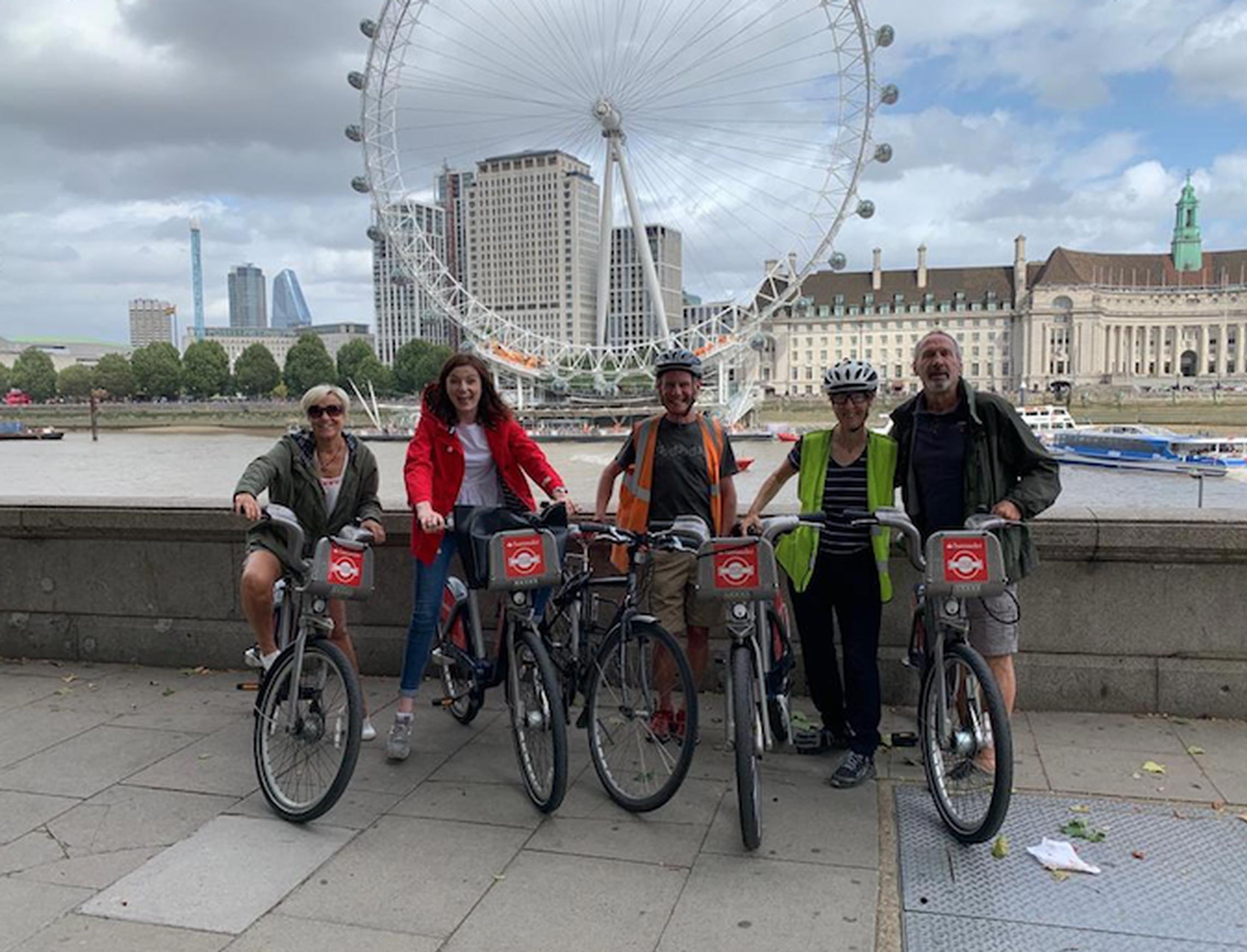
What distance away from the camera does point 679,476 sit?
184 inches

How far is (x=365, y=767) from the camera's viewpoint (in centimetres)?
468

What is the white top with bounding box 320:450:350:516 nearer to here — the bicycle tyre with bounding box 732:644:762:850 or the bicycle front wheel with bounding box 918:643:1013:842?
the bicycle tyre with bounding box 732:644:762:850

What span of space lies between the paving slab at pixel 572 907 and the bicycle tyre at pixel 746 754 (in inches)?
10.9

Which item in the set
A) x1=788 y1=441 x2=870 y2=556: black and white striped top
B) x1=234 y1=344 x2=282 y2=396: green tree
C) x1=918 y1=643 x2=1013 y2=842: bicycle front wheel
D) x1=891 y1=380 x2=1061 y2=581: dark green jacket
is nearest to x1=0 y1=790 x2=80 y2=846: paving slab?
x1=788 y1=441 x2=870 y2=556: black and white striped top

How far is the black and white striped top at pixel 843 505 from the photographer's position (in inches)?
176

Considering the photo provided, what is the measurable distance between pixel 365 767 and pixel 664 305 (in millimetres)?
57135

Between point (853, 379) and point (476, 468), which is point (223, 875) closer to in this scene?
point (476, 468)

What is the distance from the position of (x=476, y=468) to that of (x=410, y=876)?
1902 millimetres

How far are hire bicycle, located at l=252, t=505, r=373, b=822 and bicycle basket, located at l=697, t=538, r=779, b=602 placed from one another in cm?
137

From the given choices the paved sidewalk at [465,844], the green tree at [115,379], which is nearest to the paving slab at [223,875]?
the paved sidewalk at [465,844]

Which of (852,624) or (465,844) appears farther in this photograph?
(852,624)

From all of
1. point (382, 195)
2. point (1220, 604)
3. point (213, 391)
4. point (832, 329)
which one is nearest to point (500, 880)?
point (1220, 604)

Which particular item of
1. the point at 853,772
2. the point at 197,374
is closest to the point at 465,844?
the point at 853,772

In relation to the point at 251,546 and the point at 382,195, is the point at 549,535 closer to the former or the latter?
the point at 251,546
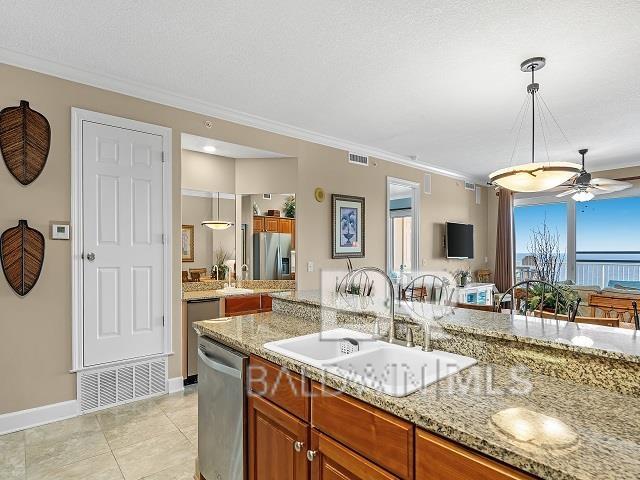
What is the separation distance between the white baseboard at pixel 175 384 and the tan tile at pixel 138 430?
46 centimetres

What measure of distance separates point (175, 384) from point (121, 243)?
1327mm

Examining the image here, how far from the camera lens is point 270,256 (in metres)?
4.49

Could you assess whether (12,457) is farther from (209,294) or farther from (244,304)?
(244,304)

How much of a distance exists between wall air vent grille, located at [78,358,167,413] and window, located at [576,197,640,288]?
21.2 ft

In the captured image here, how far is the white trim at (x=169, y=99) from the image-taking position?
2.72 m

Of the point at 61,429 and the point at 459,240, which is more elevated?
the point at 459,240

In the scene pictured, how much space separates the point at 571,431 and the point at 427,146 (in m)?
4.55

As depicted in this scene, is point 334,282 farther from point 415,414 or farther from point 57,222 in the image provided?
point 415,414

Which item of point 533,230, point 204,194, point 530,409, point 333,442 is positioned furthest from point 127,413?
point 533,230

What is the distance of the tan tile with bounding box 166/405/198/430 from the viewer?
9.07 ft

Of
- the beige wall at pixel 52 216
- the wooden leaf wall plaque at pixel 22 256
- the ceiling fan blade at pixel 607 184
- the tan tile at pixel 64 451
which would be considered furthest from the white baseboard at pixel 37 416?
the ceiling fan blade at pixel 607 184

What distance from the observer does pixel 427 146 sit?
16.6ft

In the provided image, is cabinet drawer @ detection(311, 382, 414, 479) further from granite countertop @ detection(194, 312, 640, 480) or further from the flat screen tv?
the flat screen tv

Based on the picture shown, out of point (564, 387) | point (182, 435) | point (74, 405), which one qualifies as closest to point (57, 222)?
point (74, 405)
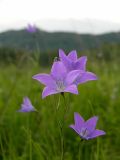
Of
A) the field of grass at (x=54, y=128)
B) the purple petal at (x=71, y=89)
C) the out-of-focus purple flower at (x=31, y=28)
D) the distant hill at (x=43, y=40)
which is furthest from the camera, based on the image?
the distant hill at (x=43, y=40)

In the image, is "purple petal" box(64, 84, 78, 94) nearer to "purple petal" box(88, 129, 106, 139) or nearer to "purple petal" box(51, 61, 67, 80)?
"purple petal" box(51, 61, 67, 80)

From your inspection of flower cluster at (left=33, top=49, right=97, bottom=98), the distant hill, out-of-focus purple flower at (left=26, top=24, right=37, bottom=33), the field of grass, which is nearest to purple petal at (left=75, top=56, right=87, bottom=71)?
flower cluster at (left=33, top=49, right=97, bottom=98)

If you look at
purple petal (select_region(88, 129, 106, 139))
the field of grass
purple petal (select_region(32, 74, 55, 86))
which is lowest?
the field of grass

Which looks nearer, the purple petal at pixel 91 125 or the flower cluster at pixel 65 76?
the flower cluster at pixel 65 76

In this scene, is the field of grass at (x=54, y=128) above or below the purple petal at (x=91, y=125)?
below

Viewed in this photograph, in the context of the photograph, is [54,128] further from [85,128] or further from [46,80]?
[46,80]

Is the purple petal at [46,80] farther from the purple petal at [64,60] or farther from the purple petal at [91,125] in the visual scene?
the purple petal at [91,125]

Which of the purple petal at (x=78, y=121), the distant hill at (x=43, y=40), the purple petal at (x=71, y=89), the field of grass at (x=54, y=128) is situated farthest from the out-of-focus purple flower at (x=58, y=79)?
the distant hill at (x=43, y=40)

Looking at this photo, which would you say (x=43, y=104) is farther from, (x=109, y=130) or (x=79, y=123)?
(x=79, y=123)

○ ○ ○ ○ ○ ○ ○

STATED GOAL | Copy the records word for word, starting at the line that contains "From all of" and ending at the line that contains "46 centimetres", with both of those lines included. Leave the pictures out.

FINISHED ANSWER |
From all of
1. point (382, 195)
2. point (1220, 604)
3. point (213, 391)
4. point (832, 329)
which one is nearest to point (500, 880)?
point (1220, 604)

Which particular item of
1. the point at 853,772
2. the point at 197,374
is closest to the point at 465,844?
the point at 853,772

In relation to the point at 251,546 and the point at 382,195, is the point at 549,535 closer to the former or the latter?
the point at 251,546
What is the separation distance between the white baseboard at pixel 175 384 and the tan tile at pixel 138 430?
46 centimetres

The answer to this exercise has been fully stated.